Weakly Supervised LiDAR Semantic Segmentation via Scatter Image Annotation
Yilong Chen, Zongyi Xu, xiaoshui Huang, Ruicheng Zhang, Xinqi Jiang, Xinbo Gao
TL;DR
This work tackles the annotation bottleneck in weakly supervised LiDAR semantic segmentation by introducing Scatter Image Annotation, which densifies sparse image-based annotations into dense 2D/3D labels using GMFlowNet and SAM. It then presents ScatterNet, a three-branch architecture with an independent Fusion Stream and a perceptual consistency loss to effectively fuse image and LiDAR information during training, while only requiring the LiDAR stream at test time. The approach achieves near fully supervised performance with a tiny fraction of labeled data on nuScenes (0.02%) and SemanticKITTI (0.004%), outperforming prior weakly supervised methods and demonstrating robust cross-modal fusion. This method significantly reduces labeling costs and expands practical deployment of LiDAR semantic segmentation in outdoor, multimodal scenes, albeit requiring synchronized and spatially aligned camera-LiDAR data.
Abstract
Weakly supervised LiDAR semantic segmentation has made significant strides with limited labeled data.
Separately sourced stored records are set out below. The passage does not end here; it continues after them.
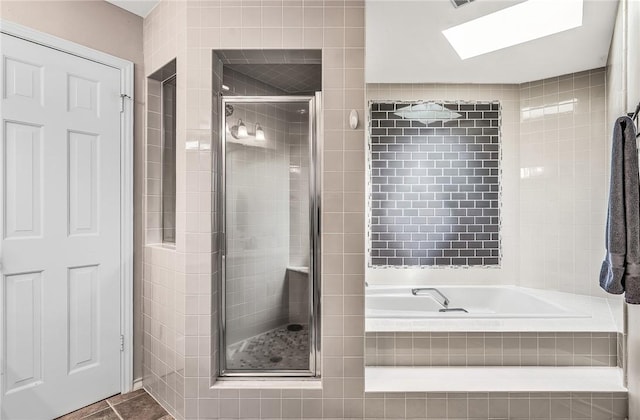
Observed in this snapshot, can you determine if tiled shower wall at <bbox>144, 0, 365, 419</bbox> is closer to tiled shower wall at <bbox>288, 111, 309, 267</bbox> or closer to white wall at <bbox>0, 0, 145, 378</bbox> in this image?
tiled shower wall at <bbox>288, 111, 309, 267</bbox>

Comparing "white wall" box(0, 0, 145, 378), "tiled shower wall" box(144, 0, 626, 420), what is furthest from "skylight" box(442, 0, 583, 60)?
"white wall" box(0, 0, 145, 378)

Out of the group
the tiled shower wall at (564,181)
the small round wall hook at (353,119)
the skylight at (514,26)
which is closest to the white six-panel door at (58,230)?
the small round wall hook at (353,119)

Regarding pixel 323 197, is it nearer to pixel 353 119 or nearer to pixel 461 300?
pixel 353 119

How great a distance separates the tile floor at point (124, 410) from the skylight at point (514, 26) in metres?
2.98

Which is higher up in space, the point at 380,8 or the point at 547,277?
the point at 380,8

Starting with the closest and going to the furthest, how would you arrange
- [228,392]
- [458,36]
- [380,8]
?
[228,392]
[380,8]
[458,36]

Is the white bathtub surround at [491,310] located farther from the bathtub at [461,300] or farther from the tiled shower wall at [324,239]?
the tiled shower wall at [324,239]

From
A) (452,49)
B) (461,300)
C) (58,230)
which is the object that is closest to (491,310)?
(461,300)

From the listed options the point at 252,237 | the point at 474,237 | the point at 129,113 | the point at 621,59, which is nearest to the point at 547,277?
the point at 474,237

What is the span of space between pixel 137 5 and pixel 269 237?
166cm

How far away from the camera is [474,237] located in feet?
9.53

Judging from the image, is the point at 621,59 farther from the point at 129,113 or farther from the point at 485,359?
the point at 129,113

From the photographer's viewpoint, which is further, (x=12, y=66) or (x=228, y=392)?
(x=228, y=392)

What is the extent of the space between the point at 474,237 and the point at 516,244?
38 cm
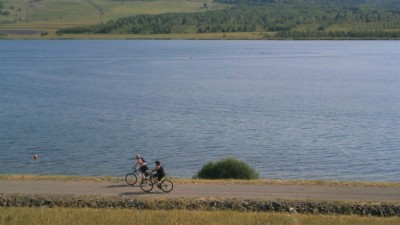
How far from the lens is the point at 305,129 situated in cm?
5266

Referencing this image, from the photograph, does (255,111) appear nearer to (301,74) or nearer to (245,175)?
(245,175)

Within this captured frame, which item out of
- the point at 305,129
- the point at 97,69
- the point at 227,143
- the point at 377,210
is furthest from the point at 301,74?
the point at 377,210

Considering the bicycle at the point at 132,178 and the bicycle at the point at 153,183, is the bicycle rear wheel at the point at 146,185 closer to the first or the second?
the bicycle at the point at 153,183

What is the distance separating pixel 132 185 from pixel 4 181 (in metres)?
5.57

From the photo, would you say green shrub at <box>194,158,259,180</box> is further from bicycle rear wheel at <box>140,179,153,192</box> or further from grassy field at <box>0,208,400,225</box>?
grassy field at <box>0,208,400,225</box>

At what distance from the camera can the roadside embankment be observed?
70.6ft

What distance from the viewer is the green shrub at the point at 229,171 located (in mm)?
30922

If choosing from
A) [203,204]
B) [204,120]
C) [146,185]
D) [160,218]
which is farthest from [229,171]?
[204,120]

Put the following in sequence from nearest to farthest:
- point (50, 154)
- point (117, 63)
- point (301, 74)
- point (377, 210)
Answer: point (377, 210)
point (50, 154)
point (301, 74)
point (117, 63)

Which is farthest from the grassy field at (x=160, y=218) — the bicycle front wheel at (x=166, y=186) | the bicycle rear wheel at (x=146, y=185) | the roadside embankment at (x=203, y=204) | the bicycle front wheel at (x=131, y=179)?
the bicycle front wheel at (x=131, y=179)

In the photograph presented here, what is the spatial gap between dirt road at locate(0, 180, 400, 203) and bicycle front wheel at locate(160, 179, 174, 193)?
0.22m

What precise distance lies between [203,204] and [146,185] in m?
4.33

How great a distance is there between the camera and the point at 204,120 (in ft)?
189

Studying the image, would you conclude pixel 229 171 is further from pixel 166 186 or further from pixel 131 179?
pixel 166 186
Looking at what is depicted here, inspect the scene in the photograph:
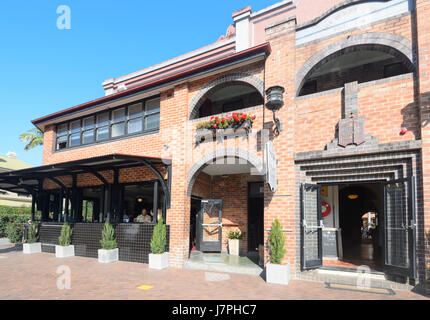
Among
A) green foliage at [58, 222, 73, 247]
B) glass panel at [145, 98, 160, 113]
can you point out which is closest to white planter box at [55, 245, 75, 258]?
green foliage at [58, 222, 73, 247]

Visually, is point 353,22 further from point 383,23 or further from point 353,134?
point 353,134

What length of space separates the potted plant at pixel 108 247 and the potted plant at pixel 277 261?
541 cm

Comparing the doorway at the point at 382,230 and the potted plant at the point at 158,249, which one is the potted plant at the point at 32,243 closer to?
the potted plant at the point at 158,249

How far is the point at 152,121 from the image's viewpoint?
10.4 meters

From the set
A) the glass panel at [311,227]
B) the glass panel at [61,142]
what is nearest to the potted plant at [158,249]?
the glass panel at [311,227]

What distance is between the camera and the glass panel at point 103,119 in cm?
1168

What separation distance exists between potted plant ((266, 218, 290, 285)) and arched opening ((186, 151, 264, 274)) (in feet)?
8.79

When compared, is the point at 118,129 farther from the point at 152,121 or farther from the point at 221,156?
the point at 221,156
However, most existing methods focus on the network training under weak supervision, while efficient annotation strategies remain largely unexplored. To tackle this gap, we implement LiDAR semantic segmentation using scatter image annotation, effectively integrating an efficient annotation strategy with network training. Specifically, we propose employing scatter images to annotate LiDAR point clouds, combining a pre-trained optical flow estimation network with a foundation image segmentation model to rapidly propagate manual annotations into dense labels for both images and point clouds. Moreover, we propose ScatterNet, a network that includes three pivotal strategies to reduce the performance gap caused by such annotations. Firstly, it utilizes dense semantic labels as supervision for the image branch, alleviating the modality imbalance between point clouds and images. Secondly, an intermediate fusion branch is proposed to obtain multimodal texture and structural features. Lastly, a perception consistency loss is introduced to determine which information needs to be fused and which needs to be discarded during the fusion process. Extensive experiments on the nuScenes and SemanticKITTI datasets have demonstrated that our method requires less than 0.02% of the labeled points to achieve over 95% of the performance of fully-supervised methods. Notably, our labeled points are only 5% of those used in the most advanced weakly supervised methods.